Tranquility vs. Chaos: Segment One

When I am kayaking or on the water I am in my comfort zone. Even more so, when I have a camera in my hand. My fellow photographers may understand this feeling….I look at the environment and 90% of the time I am in a state of awe with what I see. My photos are  a way to share these moments to hopefully inspire someone to believe in something when there is nothing left to believe in.

I take a lot of sky related pictures as well as flower pictures because those are the easiest mediums in which to perfect my art. When I look at the sky, I look back to my past and reflect where I have been and where I want to be.  A childhood is meant to be cherished, not a haunting dream. It relaxes me to watch the clouds change form, or the trees swaying with the leaves bouncing around like they a part in a play or a musical note ready to sound off in a symphony. The sound of the wind whistling through the branches as they are creaking, the leaves falling like a sound of a potato chip being crunched are soothing elements to me. I love the ambiance of the solitude. I can be myself when I am clicking away behind the camera lens. I don’t have to hide what I feel or see, because I am trying to capture that single moment on a picture.


Natures Romance

When I see a flower in the morning it is the same thing as when I look into to the sky. The dew or a slight mist dripping off the flower petals represents the transition between the morning that was and the day that is yet to be. The flower is cleansing itself to prepare the way for new beginnings. The photo capture of a flower dripping with moisture is sensual in nature and has a romantic quality to it. When love is dry it has no wonders to be discovered and has no desire to be something greater than just a flower. When love is dripping with water it has passion yet to be unleashed and the desire to survive in the harshest of conditions.

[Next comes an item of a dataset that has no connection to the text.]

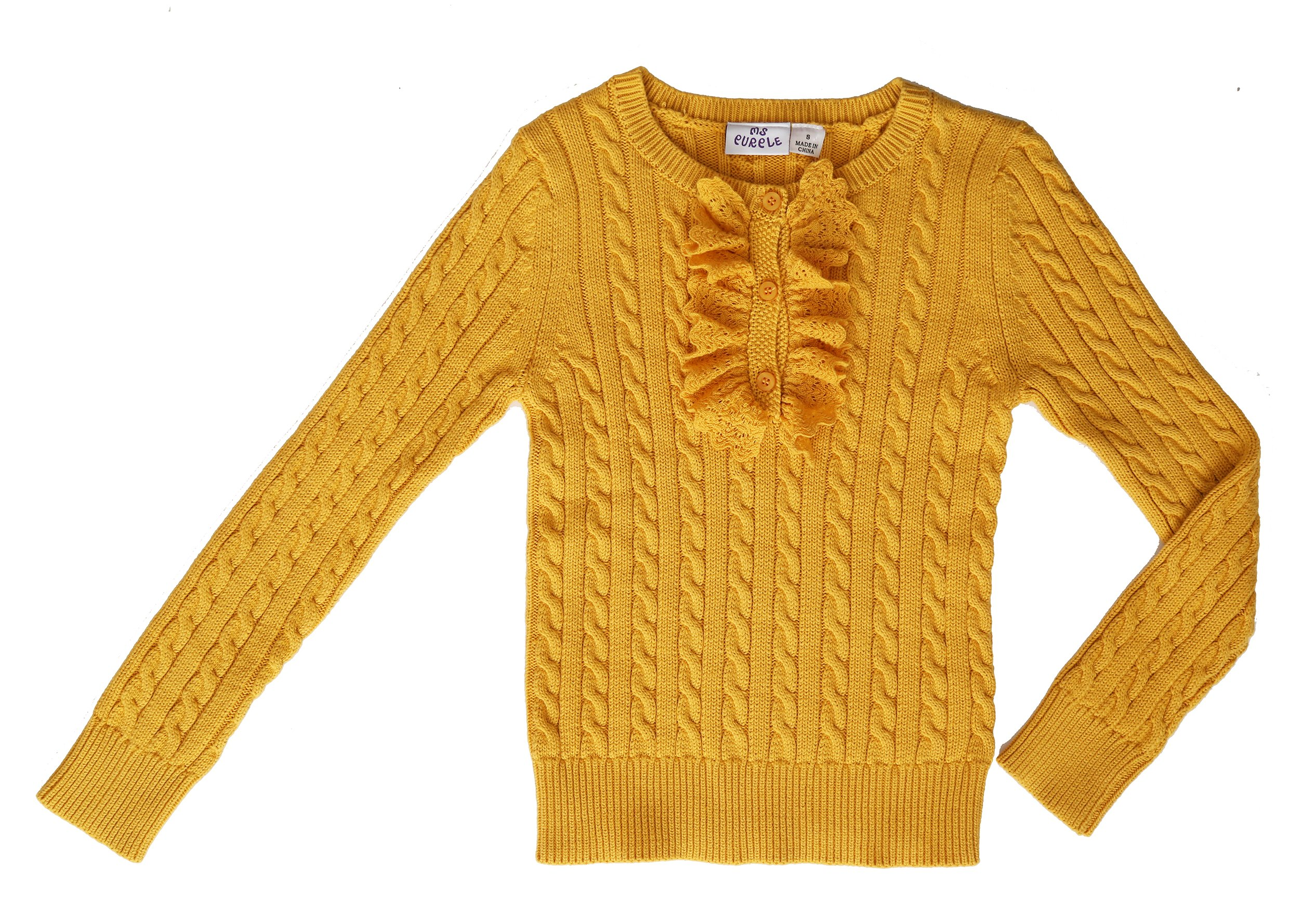 Ms Purple Girls' 100% Cotton Ruffle Sweater (Medium, Gold)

These still-life photos represent the way in which I see the world around me. This is my way to express myself in the midst of a world filled with chaos.

See you in the next post!

Hello, blog readers!

Hello, blog readers!

It is possible you may have stumbled upon my blog as a result of Instagram, so thank you for joining me on my venture into the world of blogging.  The blog posts you will read here will contain the view of the world that I capture through the lens, as well as my musings – lovingly interpreted into blog-appropriate prose by my wife.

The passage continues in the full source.